:: Your goal ::
Copy the data below word for word, line by line, changing nothing.

:: Extracted data ::
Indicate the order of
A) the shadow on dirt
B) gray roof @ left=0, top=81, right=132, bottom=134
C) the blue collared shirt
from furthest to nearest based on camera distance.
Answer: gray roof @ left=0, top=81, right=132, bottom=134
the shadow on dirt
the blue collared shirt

:: Full answer ::
Indicate the order of
A) the shadow on dirt
B) gray roof @ left=0, top=81, right=132, bottom=134
C) the blue collared shirt
from furthest to nearest based on camera distance.
Answer: gray roof @ left=0, top=81, right=132, bottom=134
the shadow on dirt
the blue collared shirt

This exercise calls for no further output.